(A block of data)
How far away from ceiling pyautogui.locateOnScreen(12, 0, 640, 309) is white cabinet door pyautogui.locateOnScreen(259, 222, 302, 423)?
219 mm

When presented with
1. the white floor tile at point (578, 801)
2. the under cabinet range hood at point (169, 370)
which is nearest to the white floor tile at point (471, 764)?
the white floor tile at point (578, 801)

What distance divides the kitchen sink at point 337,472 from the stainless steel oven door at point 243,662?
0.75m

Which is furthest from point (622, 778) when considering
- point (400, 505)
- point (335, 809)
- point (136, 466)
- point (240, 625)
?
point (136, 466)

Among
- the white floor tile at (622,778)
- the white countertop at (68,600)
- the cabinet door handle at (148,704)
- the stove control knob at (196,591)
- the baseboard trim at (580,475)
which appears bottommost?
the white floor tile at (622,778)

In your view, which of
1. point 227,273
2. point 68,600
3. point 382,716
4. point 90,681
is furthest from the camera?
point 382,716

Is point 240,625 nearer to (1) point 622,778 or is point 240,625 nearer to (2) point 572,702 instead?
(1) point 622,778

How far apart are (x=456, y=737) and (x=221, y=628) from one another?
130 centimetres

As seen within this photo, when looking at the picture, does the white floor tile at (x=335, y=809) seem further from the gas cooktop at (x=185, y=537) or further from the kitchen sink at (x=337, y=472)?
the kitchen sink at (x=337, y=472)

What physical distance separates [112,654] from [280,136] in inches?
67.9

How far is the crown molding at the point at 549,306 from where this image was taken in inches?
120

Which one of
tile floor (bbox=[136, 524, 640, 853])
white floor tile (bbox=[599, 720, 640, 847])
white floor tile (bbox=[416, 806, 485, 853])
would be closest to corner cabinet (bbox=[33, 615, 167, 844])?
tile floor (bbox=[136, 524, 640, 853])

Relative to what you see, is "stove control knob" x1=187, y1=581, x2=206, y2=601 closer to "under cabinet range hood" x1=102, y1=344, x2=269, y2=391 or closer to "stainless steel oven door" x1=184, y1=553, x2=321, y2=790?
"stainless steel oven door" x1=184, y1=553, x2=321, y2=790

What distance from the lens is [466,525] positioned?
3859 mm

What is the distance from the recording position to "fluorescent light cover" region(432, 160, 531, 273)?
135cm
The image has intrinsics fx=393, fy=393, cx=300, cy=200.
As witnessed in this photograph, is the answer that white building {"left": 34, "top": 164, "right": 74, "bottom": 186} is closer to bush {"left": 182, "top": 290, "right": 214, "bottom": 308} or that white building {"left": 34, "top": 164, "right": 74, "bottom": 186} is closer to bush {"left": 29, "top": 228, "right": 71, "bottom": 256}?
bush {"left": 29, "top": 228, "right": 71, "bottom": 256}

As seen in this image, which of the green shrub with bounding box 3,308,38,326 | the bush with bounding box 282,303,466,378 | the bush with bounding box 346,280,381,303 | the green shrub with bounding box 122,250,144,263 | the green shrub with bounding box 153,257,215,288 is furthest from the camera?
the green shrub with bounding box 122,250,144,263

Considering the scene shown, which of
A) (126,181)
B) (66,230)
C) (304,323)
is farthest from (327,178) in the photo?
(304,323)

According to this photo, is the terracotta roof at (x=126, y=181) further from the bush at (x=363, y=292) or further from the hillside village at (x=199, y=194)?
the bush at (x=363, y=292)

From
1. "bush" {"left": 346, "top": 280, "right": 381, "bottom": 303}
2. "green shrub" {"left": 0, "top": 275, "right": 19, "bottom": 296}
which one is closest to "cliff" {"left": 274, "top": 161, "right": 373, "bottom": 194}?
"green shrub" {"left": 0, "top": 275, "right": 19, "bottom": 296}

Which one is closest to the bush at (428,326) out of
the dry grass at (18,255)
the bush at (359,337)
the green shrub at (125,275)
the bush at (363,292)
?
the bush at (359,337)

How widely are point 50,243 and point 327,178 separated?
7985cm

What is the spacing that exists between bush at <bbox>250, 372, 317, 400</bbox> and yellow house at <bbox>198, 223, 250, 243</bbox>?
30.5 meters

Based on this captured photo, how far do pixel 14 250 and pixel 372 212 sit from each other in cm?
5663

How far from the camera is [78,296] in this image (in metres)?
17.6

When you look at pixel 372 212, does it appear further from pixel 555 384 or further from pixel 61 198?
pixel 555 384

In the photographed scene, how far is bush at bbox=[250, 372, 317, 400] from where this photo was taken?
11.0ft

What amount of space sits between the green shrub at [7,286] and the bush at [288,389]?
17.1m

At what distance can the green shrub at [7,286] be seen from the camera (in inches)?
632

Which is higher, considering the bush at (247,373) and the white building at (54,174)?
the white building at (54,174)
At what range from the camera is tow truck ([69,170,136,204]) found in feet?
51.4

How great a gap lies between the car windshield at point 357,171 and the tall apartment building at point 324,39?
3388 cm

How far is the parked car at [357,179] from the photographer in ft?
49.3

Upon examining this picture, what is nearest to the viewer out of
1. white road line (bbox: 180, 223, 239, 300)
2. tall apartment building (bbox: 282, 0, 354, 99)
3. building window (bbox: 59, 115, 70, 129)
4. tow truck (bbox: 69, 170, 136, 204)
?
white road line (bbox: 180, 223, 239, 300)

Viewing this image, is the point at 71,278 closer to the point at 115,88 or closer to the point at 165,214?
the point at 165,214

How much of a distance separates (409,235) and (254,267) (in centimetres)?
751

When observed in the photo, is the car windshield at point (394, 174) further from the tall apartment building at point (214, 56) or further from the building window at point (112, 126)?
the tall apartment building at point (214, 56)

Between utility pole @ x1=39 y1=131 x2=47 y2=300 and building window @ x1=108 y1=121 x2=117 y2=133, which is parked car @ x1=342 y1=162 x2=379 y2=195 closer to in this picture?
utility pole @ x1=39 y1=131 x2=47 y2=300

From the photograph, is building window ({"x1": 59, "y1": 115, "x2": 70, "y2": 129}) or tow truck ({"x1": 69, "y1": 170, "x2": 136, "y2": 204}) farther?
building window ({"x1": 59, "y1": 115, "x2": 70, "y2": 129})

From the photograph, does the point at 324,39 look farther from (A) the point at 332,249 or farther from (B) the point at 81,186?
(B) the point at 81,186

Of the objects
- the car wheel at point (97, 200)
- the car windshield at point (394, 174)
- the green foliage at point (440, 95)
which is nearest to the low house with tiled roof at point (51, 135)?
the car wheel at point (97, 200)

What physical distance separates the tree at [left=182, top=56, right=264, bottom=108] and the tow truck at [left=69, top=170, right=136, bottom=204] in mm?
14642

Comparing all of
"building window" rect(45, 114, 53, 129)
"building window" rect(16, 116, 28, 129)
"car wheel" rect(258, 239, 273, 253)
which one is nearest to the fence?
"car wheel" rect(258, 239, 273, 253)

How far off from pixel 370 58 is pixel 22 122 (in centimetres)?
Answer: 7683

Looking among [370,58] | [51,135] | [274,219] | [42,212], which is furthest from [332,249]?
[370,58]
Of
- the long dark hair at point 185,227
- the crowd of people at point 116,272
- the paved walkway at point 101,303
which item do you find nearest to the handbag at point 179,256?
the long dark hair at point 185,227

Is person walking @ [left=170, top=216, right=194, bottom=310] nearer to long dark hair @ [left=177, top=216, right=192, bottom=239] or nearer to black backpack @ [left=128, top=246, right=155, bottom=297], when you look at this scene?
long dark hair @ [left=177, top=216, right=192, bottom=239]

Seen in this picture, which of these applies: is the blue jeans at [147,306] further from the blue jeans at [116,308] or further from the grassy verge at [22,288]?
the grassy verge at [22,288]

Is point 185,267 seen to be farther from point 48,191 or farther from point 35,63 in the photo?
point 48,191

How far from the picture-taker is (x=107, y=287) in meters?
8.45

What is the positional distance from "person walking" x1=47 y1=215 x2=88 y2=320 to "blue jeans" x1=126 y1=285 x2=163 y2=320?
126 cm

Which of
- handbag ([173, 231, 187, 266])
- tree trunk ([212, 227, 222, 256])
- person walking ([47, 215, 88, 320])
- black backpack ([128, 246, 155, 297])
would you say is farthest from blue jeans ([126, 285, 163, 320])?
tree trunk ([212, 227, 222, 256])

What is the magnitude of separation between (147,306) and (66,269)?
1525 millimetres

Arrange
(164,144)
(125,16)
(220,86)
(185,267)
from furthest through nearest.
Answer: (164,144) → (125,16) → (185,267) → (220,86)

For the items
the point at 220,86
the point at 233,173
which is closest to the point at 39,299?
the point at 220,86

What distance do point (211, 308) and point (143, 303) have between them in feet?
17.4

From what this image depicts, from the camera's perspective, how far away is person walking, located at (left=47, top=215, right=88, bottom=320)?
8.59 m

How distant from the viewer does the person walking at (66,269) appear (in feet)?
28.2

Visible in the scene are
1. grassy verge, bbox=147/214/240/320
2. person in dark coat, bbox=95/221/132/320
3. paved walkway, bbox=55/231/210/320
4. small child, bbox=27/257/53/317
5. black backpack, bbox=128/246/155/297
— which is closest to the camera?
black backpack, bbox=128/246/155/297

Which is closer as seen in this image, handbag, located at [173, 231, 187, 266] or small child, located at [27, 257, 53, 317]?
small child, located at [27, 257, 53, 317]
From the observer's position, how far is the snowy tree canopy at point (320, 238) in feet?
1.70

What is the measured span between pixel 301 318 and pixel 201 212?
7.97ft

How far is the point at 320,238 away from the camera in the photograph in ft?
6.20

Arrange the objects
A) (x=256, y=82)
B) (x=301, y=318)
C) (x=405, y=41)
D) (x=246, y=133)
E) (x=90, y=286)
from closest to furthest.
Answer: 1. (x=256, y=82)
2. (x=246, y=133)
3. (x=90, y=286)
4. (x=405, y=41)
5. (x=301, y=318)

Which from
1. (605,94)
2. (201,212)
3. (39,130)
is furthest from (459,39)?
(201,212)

### What you need to do
All lines from the one containing "What is the magnitude" through the end of the records, both ends included, are to be quoted exactly; please add nothing else.

### Task response
What is the magnitude of separation between (147,306) and (66,269)?
1525 millimetres

Arrange
(164,144)
(125,16)
(220,86)
(185,267)
from furthest through nearest.
Answer: (164,144) → (125,16) → (185,267) → (220,86)

For the items
the point at 220,86
the point at 233,173
which is closest to the point at 39,299?
the point at 220,86

What distance do point (211, 308) and point (143, 303) have between them in feet?
17.4

From what this image depicts, from the camera's perspective, how far away is person walking, located at (left=47, top=215, right=88, bottom=320)?
8.59 m

How distant from the viewer does the person walking at (66,269) appear (in feet)?
28.2

Visible in the scene are
1. grassy verge, bbox=147/214/240/320
2. person in dark coat, bbox=95/221/132/320
3. paved walkway, bbox=55/231/210/320
4. small child, bbox=27/257/53/317
5. black backpack, bbox=128/246/155/297
— which is closest to the camera?
black backpack, bbox=128/246/155/297

Which is closer as seen in this image, handbag, located at [173, 231, 187, 266] or small child, located at [27, 257, 53, 317]?
small child, located at [27, 257, 53, 317]
From the observer's position, how far is the snowy tree canopy at point (320, 238) in feet?
1.70

What is the measured span between pixel 301 318 and pixel 201 212?
7.97ft

How far is the point at 320,238 away from the camera in the photograph in ft?
6.20

Arrange the objects
A) (x=256, y=82)
B) (x=301, y=318)
C) (x=405, y=41)
D) (x=246, y=133)
E) (x=90, y=286)
from closest to furthest.
Answer: 1. (x=256, y=82)
2. (x=246, y=133)
3. (x=90, y=286)
4. (x=405, y=41)
5. (x=301, y=318)

Which from
1. (605,94)
2. (201,212)
3. (39,130)
is furthest from (459,39)?
(201,212)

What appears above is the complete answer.